Congressman Issa recently called a hearing to accuse the National Highway Traffic Safety Administration (“NHTSA”) of a cover up related to its now closed investigation into the post-crash fire risk posed by the Chevy Volt’s lithium-ion batteries. Issa’s theatrics only revealed that such batteries have caused zero real world vehicle fires (a regrettably common occurrence for gasoline vehicles), and that both NHTSA and the independent Insurance Institute for Highway Safety intend to retain their highest possible safety ratings for the Volt. Nonetheless, various talking heads continue to perpetuate the myth that electric cars are bursting into flames on our nation’s streets. This deceit hurts American workers and consumers, and only helps Big Oil.
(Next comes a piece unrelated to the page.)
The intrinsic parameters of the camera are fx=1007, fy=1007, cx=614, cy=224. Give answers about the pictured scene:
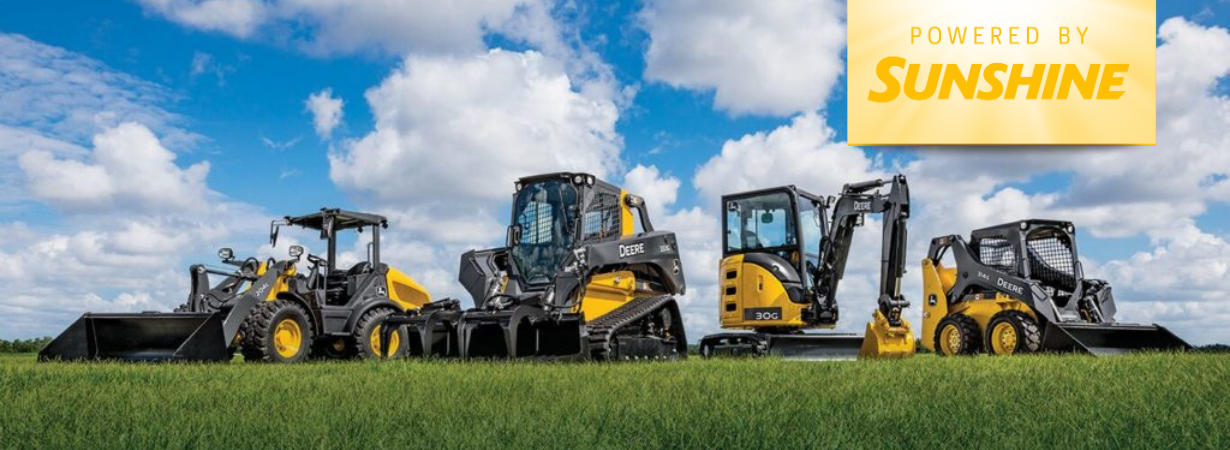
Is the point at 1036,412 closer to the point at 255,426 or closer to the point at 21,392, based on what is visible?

Former GM Vice Chairman Bob Lutz, a conservative Republican himself, has dismissed attacks on the Volt by Rush Limbaugh, Bill O’Reilly, and Lou Dobbs as “totally irresponsible journalism.” Even though NRDC and Bob Lutz have very different opinions regarding climate change, we agree that the “deliberate misstatement of facts” intended to undermine electric cars hurts the workers who build the Volt in Hamtramck, Michigan, and the workers across America who supply more efficient vehicle technology.
In addition to misleading the public into believing electric vehicles are unsafe, talking heads appearing on Fox News, The Drudge Report, Lou Dobbs, and others, are touting a report claiming every Volt sold is the benefit of $250,000 in government subsidies. This figure even made its way into the opening remarks of Mr. Issa’s Congressional hearing. But financial analyst, Anton Wahlman, writes in The Street, “There is a fundamental flaw behind the math in this ‘report’ that discredits the entire report straight down to zero, in my view.” The report argues that the Volt benefits from $1.5 billion in public support, which when divided by the 6,000 Volts sold at the time the article was written, equates to $250,000 per vehicle.
This simplistic arithmetic is meaningless. Investments in manufacturing capacity are not recovered in the first few months of sales of a single model. Over 40 different plug-in models will be introduced over the next several years, and while forecasts vary, even conservative estimates project over half a million plug-ins to be sold within a few years. If a multinational oil company were to receive $10 billion in tax breaks to drill in the Gulf’s deep waters, would you argue that the first barrel produced cost the national treasury $10 billion?
Ironically, the same talking heads who are attacking the Volt are staunch advocates for tax loopholes and subsidies for oil companies enjoying record profits. In March, House Republicans voted unanimously to maintain tax loopholes for Big Oil. In May, Senate Republicans defeated another measure to end subsidies for Big Oil, which dwarf the alleged subsidies to produce the Volt.
I apologize if you’re reading this on a small screen device, as it’s likely impossible for you to make out the little red dot, the area of which accurately represents the relative size of the alleged government support for the Volt. I trust you’ll have no difficulty seeing the large black spot.
Given the very real deficits facing this country, it is worth asking where limited public resources should be invested. Between Big Oil and vehicle electrification, the choice is stark. One became dominant in the late 1800s, the other is key to the future of American competitiveness in a global economy. One maintains our vulnerability to a volatile world oil market, the other uses cleaner, domestic energy. Private industry has already made the choice. Virtually every major automaker, and several new market entrants, will introduce plug-in electric vehicle models over the next several years. The real question is whether America will be at the forefront of this evolution in automotive technology. The last time we faced a similar decision was between the gasoline engine and coal-fired steam power. We choose correctly then.